Short Ribs Braised in smokey Sauce with Fennel (serves 6)
You will need:
3 lbs beef short-ribs cut into 4 to 5″ pieces
4 tbs vegetable or olive oil
sea-salt & freshly ground black pepper (for seasoning meat and to taste)
1 sweet onion, large dice or sliced
1 large fennel bulb, sliced (Bulb only)
4 cloves garlic, roughly chopped
1 1/2 cups baby carrots, left whole
2 sprigs rosemary cut in half
1/2 tbs smoked paprika
1 tsp cayenne pepper flakes (chili flakes)
2 tbs all-purpose flour
1 cup tomato puree
1 cup red wine
3 cups chicken or veggie stock (or 3 cups water with 1 good quality veggie or chicken bouillon cube)
Preheat oven 375*
1 – Season meat generously with sea-salt and pepper.

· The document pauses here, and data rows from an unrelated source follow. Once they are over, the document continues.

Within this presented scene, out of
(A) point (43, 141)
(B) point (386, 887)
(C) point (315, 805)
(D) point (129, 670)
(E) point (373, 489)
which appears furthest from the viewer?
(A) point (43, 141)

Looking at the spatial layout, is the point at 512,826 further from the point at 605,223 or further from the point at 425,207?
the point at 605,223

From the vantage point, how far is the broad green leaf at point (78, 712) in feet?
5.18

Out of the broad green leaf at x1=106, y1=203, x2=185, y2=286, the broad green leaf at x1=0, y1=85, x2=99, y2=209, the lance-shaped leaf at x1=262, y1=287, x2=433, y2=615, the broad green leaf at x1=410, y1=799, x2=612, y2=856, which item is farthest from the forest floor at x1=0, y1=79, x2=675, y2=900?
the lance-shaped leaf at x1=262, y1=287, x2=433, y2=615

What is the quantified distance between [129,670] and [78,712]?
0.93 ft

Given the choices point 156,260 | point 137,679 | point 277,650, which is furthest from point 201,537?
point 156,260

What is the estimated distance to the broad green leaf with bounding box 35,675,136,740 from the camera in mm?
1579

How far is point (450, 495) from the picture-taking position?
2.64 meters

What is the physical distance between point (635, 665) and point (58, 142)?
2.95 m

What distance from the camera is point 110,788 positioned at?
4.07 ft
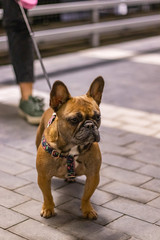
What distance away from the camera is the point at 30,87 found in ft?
17.1

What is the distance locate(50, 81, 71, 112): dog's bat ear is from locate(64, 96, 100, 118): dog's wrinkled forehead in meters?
0.05

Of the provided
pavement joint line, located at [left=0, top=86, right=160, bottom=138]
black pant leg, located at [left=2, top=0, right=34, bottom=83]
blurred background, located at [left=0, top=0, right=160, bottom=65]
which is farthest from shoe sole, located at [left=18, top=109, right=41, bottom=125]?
blurred background, located at [left=0, top=0, right=160, bottom=65]

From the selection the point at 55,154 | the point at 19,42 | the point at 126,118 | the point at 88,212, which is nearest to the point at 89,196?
the point at 88,212

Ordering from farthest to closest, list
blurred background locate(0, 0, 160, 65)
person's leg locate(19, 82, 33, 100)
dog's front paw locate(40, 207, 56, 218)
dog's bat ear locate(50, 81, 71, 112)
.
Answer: blurred background locate(0, 0, 160, 65), person's leg locate(19, 82, 33, 100), dog's front paw locate(40, 207, 56, 218), dog's bat ear locate(50, 81, 71, 112)

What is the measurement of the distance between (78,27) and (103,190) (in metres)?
6.12

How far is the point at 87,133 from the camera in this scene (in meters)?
2.58

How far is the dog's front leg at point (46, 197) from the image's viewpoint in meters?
2.89

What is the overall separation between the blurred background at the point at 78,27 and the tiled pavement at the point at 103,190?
3381 millimetres

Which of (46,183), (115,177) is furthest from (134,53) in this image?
(46,183)

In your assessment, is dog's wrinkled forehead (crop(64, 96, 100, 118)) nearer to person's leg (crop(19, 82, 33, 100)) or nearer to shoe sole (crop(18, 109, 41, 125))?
shoe sole (crop(18, 109, 41, 125))

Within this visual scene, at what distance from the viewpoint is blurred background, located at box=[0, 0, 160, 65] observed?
839cm

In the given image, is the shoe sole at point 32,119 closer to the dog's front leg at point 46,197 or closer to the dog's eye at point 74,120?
the dog's front leg at point 46,197

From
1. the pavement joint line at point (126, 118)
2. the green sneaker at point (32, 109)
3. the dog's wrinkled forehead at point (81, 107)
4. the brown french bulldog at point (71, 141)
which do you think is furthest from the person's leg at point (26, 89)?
the dog's wrinkled forehead at point (81, 107)

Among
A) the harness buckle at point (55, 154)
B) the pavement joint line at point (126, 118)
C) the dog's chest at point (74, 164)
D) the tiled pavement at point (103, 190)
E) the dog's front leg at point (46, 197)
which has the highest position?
the harness buckle at point (55, 154)
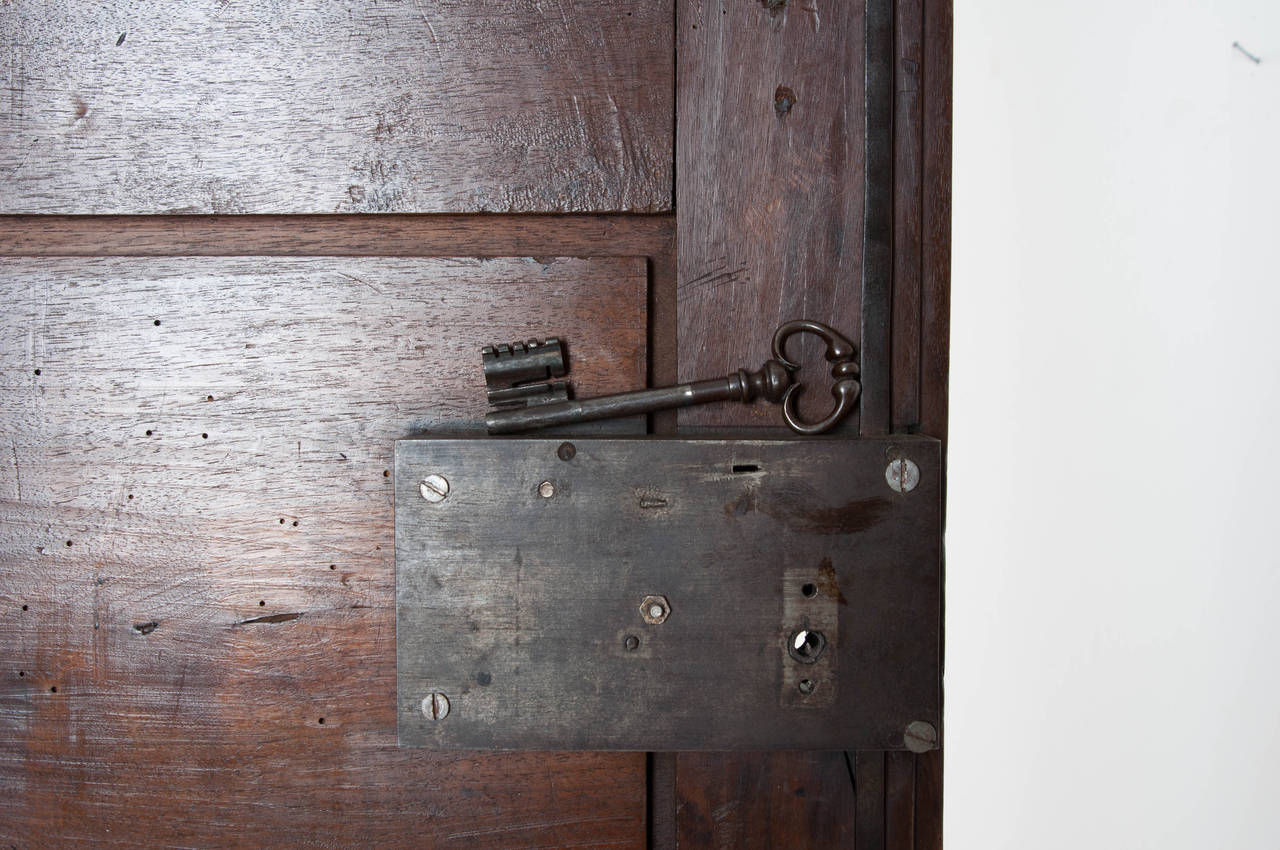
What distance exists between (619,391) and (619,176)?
0.50 ft

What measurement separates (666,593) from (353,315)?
0.97ft

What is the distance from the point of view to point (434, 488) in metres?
0.55

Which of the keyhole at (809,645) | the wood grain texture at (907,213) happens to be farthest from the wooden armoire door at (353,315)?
the keyhole at (809,645)

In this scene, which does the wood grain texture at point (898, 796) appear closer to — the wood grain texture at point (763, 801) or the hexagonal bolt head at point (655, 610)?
the wood grain texture at point (763, 801)

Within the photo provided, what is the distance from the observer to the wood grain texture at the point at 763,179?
58 cm

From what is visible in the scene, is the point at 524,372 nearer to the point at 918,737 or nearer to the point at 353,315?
the point at 353,315

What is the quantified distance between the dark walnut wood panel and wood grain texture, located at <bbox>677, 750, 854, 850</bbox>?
0.05 meters

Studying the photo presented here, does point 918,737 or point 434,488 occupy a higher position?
point 434,488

Put large saute pan on high heat and add 2 tbs of oil. When it is hot, add a single layer of ribs to pan and sear until browned on both sides. Transfer to a heavy casserole pot or dutch oven (large enough to hold entire dish).
2 – Pour off grease and add a little olive oil to pan (about 1 tbs) and turn heat down to medium. Add the onions, garlic, rosemary and fennel and cook for about 5 minutes, stirring occasionally.
3 – Add the carrots and continue to cook for another 2 or so minutes.
4 – Add the spices and stir (also add the bouillon cube if using instead of broth). Next add the flour and stir until everything is coated.
5 – Add the tomatoes puree and wine and stir. The mixture will thicken. Cook for about 2 minutes.
5 – Add the remaining liquid and turn the heat up. Let it come to a boil (stirring every now and then). turn off heat and pour over the ribs in the casserole. Cover with lid and place in the oven for 2 hours. Remove and check by inserting a knife into the ribs. If it goes through very easily, it is done. If not, return to oven checking every 10 minutes. Let pot sit for 10 minutes when you remove from oven.
Serve with anything you like: rice, boiled potatoes, greens, bread, sautéed greens or have on its own.